Finally, memristive devices are receiving increasing interest for the development of other computing concepts by neuromorphic networks with high computational power, such as the Hopfield recurrent neural network [188]. Although high acceleration performance has been achieved for the solution of hard constraint-satisfaction problems (CSPs), such as the Sudoku puzzle, via CMOS-based circuits [189], FPGA [190], and quantum computing circuits [191], the use of memristive devices in crossbar-based neural networks can further speed up computation by the introduction of a key resource as the noise [192] without the requirement of additional sources [193]. Moreover, very recent studies have also evidenced the strong potential of memristive devices for the execution of complex algebraic tasks, including the solution of linear systems and differential equations, such as the Schrödinger and Fourier equations, in crossbar arrays in only one computational step [16], thus overcoming the latency of iterative approaches [15]. Therefore, these achievements suggest CMOS/memristive devices as enablers of novel high-efficiency computing paradigms capable of revolutionizing many fields of our society.

7. Conclusions

This work provides an overview of the most promising devices for neuromorphic computing covering both CMOS and memristive device concepts.
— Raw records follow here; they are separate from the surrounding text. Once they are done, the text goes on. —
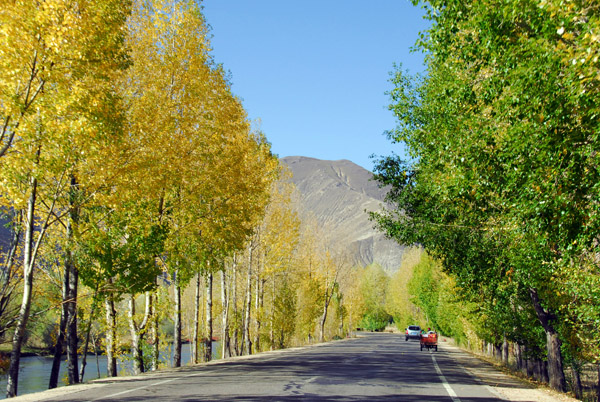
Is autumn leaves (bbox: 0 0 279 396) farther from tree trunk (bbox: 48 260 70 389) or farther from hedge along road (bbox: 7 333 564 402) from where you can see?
hedge along road (bbox: 7 333 564 402)

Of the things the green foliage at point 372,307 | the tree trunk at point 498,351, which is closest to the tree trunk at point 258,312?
the tree trunk at point 498,351

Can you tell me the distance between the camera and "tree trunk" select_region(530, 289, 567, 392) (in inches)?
696

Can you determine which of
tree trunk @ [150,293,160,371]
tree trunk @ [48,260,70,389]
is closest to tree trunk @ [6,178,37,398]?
tree trunk @ [48,260,70,389]

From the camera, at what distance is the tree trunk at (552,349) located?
1769 centimetres

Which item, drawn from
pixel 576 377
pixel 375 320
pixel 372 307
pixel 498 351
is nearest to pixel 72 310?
pixel 576 377

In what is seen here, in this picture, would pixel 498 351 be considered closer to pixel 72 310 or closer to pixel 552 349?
pixel 552 349

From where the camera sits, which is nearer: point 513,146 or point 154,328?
point 513,146

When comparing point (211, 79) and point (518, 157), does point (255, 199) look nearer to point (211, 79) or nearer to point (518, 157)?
point (211, 79)

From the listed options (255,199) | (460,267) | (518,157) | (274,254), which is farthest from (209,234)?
(274,254)

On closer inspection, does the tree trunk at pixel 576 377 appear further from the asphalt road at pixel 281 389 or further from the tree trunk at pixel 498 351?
the asphalt road at pixel 281 389

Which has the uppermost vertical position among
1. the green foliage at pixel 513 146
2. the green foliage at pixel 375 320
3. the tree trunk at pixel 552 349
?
the green foliage at pixel 513 146

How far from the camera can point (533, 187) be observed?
361 inches

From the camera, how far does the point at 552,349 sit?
18.5 m

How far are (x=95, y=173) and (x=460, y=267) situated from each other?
12265 mm
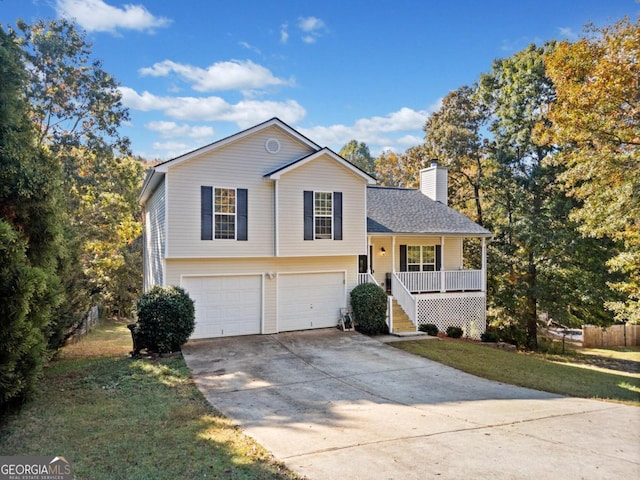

Physical MVM in memristive/CMOS crossbar arrays implementing DNNs and SNNs has enabled both fundamental cognitive applications, such as image and speech recognition, and the solution of algebraic and constraint-satisfaction problems in hardware. These milestones can thus pave the way to highly powerful and energy-efficient neuromorphic hardware based on CMOS/memristive technologies, making AI increasingly pervasive in future society.

Author Contributions

Writing—original draft preparation, V.M. and G.M.; writing—review and editing, V.M., G.M., D.I. and C.M.C.; visualization, V.M. and G.M.; supervision, D.I. and C.M.C.; funding acquisition, D.I. All authors have read and agreed to the published version of the manuscript.

Funding

This work has received funding from the European Research Council (ERC) under the European Union’s Horizon 2020 research and innovation programme (grant agreement no. 648635).

Conflicts of Interest

The authors declare no conflict of interest.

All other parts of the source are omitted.